═════ Data ═════

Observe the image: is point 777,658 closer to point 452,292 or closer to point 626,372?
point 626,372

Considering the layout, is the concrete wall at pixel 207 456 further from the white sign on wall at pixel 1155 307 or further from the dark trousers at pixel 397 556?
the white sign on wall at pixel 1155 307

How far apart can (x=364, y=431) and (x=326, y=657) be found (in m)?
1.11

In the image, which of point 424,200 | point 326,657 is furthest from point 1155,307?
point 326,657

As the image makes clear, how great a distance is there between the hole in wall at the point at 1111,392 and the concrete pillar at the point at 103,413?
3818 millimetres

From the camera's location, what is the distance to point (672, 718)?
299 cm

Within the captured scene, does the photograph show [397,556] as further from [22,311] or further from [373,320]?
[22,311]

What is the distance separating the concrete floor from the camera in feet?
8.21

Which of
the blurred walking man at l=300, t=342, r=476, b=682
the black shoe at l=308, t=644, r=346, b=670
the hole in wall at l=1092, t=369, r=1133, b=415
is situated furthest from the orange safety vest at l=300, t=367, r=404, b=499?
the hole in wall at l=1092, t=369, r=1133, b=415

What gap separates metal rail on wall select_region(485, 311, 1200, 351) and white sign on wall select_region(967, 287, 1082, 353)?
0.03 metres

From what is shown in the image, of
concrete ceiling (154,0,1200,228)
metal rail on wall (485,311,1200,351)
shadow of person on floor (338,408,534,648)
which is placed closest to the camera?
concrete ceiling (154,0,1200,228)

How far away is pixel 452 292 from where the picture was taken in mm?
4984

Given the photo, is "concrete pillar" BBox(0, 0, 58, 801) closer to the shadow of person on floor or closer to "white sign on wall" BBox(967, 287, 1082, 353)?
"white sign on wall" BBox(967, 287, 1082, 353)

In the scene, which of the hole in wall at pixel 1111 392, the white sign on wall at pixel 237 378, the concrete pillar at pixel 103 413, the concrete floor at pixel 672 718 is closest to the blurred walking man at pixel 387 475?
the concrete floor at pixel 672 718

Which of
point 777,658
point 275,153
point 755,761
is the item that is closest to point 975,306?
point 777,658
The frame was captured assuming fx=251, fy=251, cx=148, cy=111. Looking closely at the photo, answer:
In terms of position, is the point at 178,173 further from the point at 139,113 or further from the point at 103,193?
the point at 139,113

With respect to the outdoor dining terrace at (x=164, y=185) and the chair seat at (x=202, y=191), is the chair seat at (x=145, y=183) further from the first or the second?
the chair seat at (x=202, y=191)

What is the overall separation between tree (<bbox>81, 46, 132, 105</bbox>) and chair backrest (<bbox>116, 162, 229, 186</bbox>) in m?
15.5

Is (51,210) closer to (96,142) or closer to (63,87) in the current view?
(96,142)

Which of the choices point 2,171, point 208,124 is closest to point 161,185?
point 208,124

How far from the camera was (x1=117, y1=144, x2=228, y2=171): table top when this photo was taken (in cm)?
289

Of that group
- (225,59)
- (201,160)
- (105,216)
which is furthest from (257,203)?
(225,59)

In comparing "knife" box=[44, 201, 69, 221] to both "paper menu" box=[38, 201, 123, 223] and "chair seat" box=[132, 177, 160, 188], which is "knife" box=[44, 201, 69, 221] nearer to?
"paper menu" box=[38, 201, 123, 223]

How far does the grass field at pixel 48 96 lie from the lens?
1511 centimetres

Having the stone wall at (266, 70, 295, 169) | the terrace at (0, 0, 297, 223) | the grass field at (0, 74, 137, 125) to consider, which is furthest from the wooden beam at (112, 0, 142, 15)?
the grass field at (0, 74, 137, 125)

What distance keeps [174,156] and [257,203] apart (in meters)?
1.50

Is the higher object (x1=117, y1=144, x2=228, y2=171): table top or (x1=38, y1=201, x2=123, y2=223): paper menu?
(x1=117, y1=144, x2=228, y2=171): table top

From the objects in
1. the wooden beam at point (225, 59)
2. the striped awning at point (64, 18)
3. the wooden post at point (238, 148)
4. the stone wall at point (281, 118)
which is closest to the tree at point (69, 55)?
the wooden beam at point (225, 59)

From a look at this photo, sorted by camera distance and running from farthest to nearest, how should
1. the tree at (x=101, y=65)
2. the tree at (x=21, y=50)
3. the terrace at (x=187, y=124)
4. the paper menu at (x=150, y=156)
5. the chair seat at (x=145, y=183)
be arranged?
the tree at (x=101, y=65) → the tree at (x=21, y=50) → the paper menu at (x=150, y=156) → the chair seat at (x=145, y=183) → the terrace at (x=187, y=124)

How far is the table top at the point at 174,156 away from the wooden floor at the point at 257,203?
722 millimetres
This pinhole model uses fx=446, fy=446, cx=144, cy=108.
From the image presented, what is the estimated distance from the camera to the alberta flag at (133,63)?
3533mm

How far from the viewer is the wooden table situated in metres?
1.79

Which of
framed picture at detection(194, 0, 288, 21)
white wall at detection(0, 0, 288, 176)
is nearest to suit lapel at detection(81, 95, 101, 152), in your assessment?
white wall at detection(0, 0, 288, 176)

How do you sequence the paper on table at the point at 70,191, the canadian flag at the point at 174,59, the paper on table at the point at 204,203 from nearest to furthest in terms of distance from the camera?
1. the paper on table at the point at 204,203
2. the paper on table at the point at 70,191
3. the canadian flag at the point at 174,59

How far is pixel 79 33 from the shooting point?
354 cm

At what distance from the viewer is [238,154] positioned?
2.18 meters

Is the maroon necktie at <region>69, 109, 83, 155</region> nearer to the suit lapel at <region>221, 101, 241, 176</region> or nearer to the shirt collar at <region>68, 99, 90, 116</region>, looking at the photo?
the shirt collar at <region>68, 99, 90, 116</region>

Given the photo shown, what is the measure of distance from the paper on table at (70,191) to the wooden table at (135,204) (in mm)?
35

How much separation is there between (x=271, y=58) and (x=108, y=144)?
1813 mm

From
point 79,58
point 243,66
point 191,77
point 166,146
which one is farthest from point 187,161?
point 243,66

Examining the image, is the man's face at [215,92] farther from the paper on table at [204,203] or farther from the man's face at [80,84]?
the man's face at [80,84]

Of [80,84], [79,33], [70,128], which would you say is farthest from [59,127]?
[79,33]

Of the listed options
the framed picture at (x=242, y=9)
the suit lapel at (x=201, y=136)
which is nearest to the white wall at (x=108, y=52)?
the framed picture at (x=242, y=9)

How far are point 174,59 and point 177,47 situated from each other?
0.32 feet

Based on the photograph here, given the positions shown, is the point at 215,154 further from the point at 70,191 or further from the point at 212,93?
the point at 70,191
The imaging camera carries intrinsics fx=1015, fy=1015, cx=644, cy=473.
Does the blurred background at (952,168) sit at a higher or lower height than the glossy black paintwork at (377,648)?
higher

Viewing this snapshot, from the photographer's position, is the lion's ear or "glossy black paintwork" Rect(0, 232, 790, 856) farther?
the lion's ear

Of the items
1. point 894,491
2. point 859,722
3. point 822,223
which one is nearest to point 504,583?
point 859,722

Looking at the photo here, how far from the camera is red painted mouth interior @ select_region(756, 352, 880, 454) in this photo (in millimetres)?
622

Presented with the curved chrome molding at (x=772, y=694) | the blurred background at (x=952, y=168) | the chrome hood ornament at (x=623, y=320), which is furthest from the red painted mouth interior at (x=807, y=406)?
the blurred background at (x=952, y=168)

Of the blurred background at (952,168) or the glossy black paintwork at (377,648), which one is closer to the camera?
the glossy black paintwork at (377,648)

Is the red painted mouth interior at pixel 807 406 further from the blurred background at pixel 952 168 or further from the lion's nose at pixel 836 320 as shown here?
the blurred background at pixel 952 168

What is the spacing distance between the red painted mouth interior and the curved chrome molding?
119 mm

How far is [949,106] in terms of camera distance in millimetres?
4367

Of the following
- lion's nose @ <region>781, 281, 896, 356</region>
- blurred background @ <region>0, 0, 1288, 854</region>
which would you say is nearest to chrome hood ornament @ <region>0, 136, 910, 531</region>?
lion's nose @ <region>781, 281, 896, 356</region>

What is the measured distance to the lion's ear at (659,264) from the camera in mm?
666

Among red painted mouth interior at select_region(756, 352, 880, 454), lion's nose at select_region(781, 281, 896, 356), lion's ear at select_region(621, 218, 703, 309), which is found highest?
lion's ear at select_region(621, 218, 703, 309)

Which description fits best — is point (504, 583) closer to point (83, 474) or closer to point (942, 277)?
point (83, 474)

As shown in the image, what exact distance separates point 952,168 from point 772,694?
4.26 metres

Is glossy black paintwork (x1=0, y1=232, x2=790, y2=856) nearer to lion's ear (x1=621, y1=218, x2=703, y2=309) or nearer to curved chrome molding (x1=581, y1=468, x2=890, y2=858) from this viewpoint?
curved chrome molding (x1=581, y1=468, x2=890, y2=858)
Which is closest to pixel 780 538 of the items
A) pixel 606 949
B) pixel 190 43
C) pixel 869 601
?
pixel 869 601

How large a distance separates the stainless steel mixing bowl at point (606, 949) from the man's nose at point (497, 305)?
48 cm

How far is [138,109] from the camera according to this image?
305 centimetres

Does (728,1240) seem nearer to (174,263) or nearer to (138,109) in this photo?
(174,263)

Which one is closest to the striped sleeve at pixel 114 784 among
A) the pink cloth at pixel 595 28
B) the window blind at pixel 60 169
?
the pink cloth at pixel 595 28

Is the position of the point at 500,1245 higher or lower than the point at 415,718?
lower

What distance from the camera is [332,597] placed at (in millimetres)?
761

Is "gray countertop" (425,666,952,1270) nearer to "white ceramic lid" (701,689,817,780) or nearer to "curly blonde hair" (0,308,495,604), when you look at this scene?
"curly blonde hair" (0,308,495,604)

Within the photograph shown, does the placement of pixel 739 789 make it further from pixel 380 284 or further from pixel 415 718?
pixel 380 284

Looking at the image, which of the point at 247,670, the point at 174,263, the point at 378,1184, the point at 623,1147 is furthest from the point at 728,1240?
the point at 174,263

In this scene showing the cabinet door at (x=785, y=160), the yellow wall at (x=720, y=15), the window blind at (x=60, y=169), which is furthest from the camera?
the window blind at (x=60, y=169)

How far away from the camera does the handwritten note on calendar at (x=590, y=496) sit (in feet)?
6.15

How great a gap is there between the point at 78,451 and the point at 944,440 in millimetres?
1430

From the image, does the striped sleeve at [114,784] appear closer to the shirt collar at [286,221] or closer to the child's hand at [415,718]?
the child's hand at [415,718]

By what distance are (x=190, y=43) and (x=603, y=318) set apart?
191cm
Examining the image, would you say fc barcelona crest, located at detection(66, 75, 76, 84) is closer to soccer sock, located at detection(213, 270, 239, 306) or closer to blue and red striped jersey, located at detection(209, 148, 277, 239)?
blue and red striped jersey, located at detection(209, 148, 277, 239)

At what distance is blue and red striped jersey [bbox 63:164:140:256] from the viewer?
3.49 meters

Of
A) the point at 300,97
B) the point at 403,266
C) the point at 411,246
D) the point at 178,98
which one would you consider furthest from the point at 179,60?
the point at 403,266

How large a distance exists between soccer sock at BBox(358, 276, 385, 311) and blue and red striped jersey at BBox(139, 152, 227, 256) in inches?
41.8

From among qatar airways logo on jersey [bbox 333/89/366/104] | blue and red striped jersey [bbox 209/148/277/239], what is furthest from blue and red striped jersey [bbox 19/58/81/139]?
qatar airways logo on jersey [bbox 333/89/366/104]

═════

## [What to work on]
List everything from the line containing "From among qatar" down to the end of the records as a numbered list, leaving out blank lines.

## [Response below]
1. From among qatar airways logo on jersey [bbox 333/89/366/104] | blue and red striped jersey [bbox 209/148/277/239], what is furthest from blue and red striped jersey [bbox 19/58/81/139]?
2. qatar airways logo on jersey [bbox 333/89/366/104]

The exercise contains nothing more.